__Input material__:

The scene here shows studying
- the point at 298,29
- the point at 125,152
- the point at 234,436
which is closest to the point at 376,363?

__Directions__: Copy the entries above word for word, line by line.

__Result for this task__:
The scene here shows studying
- the point at 298,29
- the point at 125,152
- the point at 234,436
which is closest to the point at 376,363?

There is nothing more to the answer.